OE Preferred in Europe This argument doesn’t fly in Europe, where OE has been practiced for decades with reportedly no increased incidence of uterine disorders. The risk of uterine tumor in particular is extremely small (0.003 percent). In addition, the uterus atrophies after ovariectomy, which may further reduce the risk of disease.

Elizabeth Arnold Stone, a board-certified surgeon at the Ontario Veterinary College in Canada, writes in the last edition of Slatter’s Textbook of Small Animal Surgery: “There is no definitive advantage for removing the uterus in addition to the ovaries during routine neutering. Ovariectomy is less invasive and takes less time than ovariohysterectomy.” This also means that anesthesia is shorter with OE. The complications are similar, although with OE, there is theoretically less risk of hemorrhage, which is the No. 1 complication with OHE. The risk of ovarian remnant syndrome is similar. The risks of urinary incontinence and weight gain are similar. What about the current literature?

This columnist was eager to review for Veterinary Practice News readers over 30 years worth of literature about the art of spaying. Luckily, a group recently did just that for us. A team from the University of Utrecht in the Netherlands, led by van Goethem, performed an extensive review of scientific articles published from 1969 to 2004. The conclusion of the Veterinary Surgery article is fairly straight-forward: “There is no benefit and thus no indication for removing the uterus during routine neutering in healthy bitches. Thus we believe that OE should be the procedure of choice for canine gonadectomy.” First, Do No Harm Van Goethem, et al, also write: “The surgeon has to choose the least invasive, fastest and safest procedure.” If we agree with that basic principle—reminiscent of the “First, do no harm” mantra—and as long as there are no medical contraindications, then it is difficult to argue that OHE is a better choice than OE in selected cases.

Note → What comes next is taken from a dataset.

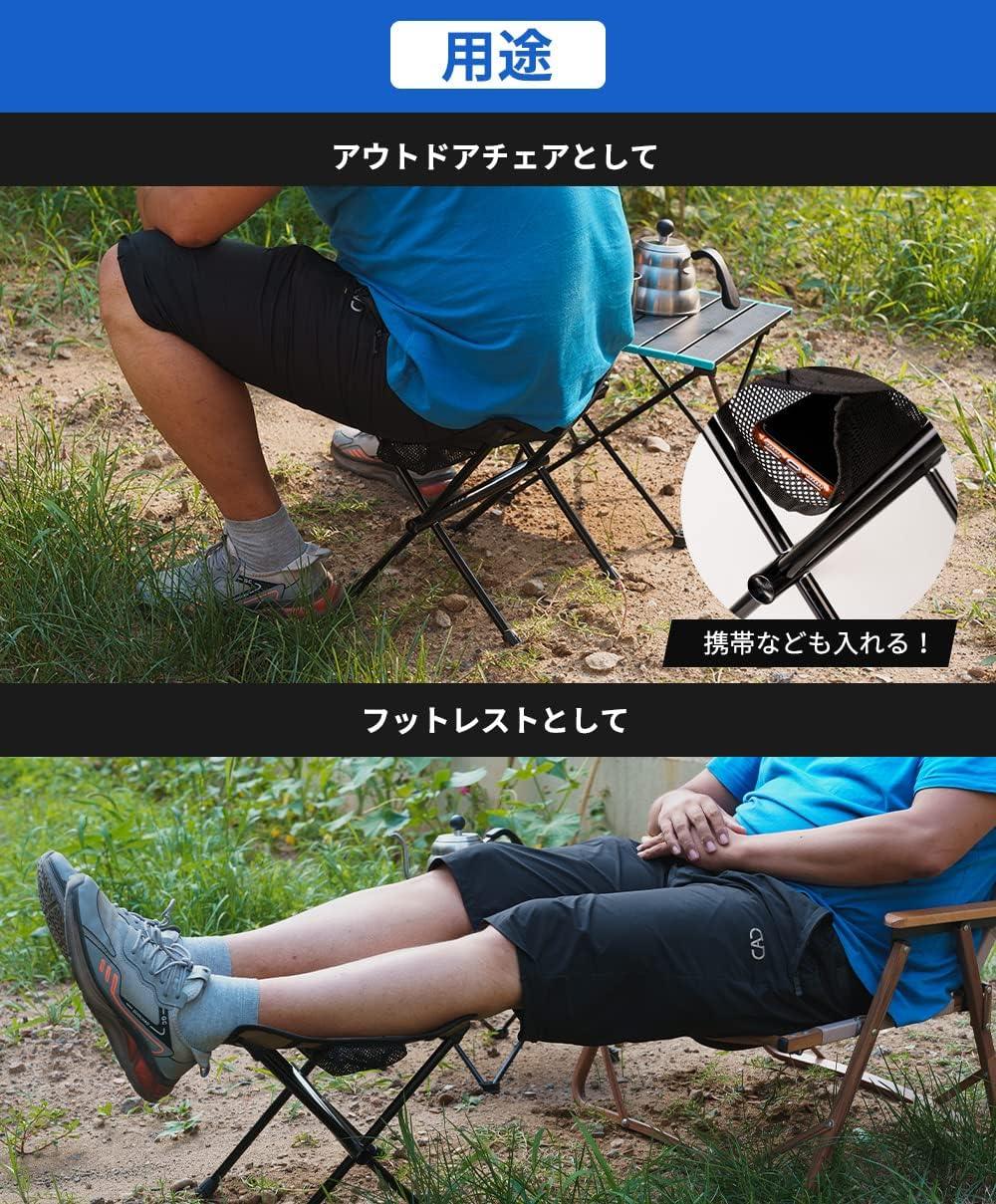 アウトドアチェア コンパクト椅子 高さ34cm 超軽量520ｇ折りたたみ椅子 - Yolerhome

Proponents of OE maintain that the risk of pyometra is minimal since the pet will no longer have heat cycles. Multiple long-term studies confirm this statement: Stump pyometra did not occur in any patient who had undergone OE. One concern of OHE advocates is that an OE patient exposed to progestagens—endogenous (tumors, ovarian remnant) or exogenous (medications for dermatological diseases)—may be at risk for pyometra. These risks are small, and there are safer alternative to progestagens for dermatological diseases.